Former Co-Op Will Convert To For-Profit Insurance Company
Oct. 04--Evergreen Health, once considered among the most successful of the health insurance co-ops formed under the federal Affordable Care Act, will be acquired by a consortium of private investors and converted to a for-profit insurance company, its CEO, Dr. Peter Beilenson, said Monday.
The deal would allow the Baltimore nonprofit to remain in business but is another blow to a key provision of the federal health reform law, which established such consumer-oriented and -operated health plans, or co-ops, as a way to improve competition in the insurance marketplace and help stem rising prices.
Only six of the 23 co-ops launched nationwide remain, including Evergreen, which insures 38,000 people in Maryland. The rest closed or are in the process of winding down, unable to attract enough members, draw enough premium revenue and withstand the weight of new and costly regulatory hurdles created under the health reform law.
"It really was envisioned that the plans would be nonprofits that would plow any profits back into the benefits, so that ultimately the beneficiary of their success would be the consumer," said Sabrina Corlette, a senior research professor at the Center on Health Insurance Reforms at Georgetown University's Health Policy Institute. "By converting to a for-profit, while it may be essential to Evergreen's survival, now the reapers of any success will be investors, not the members -- that's unfortunate."
Any acquistion must be approved the Maryland Insurance Administration and the federal Centers for Medicare and Medicaid Services, which loaned Evergreen $65 million of seed money and initially prohibited such conversions by the co-ops.
Evergreen declined to disclose the identities of the investors or the financial terms.
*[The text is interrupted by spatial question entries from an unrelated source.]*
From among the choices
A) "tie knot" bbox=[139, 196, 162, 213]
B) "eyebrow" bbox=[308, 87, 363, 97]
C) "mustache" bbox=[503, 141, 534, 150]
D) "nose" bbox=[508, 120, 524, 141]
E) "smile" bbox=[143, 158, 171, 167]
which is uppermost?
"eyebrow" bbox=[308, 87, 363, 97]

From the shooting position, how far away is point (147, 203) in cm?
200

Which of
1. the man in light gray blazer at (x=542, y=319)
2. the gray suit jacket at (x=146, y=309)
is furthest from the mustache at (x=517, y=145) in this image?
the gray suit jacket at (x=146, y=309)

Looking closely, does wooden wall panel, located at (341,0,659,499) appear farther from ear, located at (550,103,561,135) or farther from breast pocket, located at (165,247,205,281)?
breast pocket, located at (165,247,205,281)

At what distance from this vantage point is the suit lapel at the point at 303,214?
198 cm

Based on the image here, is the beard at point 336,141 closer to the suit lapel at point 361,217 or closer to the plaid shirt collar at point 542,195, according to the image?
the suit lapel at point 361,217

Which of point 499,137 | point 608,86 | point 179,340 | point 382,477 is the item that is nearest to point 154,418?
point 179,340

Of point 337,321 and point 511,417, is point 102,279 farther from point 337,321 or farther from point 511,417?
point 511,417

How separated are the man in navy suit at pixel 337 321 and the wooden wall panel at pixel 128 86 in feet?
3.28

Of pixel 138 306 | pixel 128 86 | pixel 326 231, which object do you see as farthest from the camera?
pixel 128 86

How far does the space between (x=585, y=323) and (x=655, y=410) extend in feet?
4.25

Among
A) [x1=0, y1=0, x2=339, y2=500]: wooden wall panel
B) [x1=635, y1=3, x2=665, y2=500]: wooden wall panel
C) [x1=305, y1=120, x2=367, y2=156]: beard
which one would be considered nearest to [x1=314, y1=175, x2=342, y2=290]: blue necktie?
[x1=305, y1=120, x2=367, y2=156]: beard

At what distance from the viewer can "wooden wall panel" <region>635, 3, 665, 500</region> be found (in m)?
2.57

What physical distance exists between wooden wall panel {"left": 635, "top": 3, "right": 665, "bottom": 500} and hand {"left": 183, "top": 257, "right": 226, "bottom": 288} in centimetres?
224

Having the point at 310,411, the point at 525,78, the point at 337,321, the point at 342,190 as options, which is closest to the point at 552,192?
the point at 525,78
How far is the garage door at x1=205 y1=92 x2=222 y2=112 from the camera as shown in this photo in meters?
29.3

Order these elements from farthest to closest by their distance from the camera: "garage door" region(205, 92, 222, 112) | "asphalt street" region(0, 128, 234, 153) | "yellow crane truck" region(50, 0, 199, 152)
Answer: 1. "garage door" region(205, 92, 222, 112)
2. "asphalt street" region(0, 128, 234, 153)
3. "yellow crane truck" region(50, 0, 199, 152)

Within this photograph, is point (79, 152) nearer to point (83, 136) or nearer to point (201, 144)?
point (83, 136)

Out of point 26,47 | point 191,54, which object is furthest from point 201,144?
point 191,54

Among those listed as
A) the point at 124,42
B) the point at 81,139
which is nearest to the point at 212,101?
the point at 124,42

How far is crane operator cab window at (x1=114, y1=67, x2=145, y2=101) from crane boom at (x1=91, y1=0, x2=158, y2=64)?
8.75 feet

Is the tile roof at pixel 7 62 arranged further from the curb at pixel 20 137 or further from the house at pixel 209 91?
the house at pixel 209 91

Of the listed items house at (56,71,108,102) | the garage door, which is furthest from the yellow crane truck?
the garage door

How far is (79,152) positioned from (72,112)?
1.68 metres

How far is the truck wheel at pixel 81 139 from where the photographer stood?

If approved, the deal could close in the first quarter of next year.
One of the few co-ops to report a profit, Evergreen was crippled by new insurance rules that required it to make a "risk-adjustment payment" that amounted to $24 million for 2015 -- more than a quarter of its $85 million in revenue. Beilenson blamed the payment program for Evergreen's inability to remain an independent nonprofit
"It's not that we're a failure -- we did what we could to survive," Beilenson said. "It's that this risk adjustment basically forced our hand."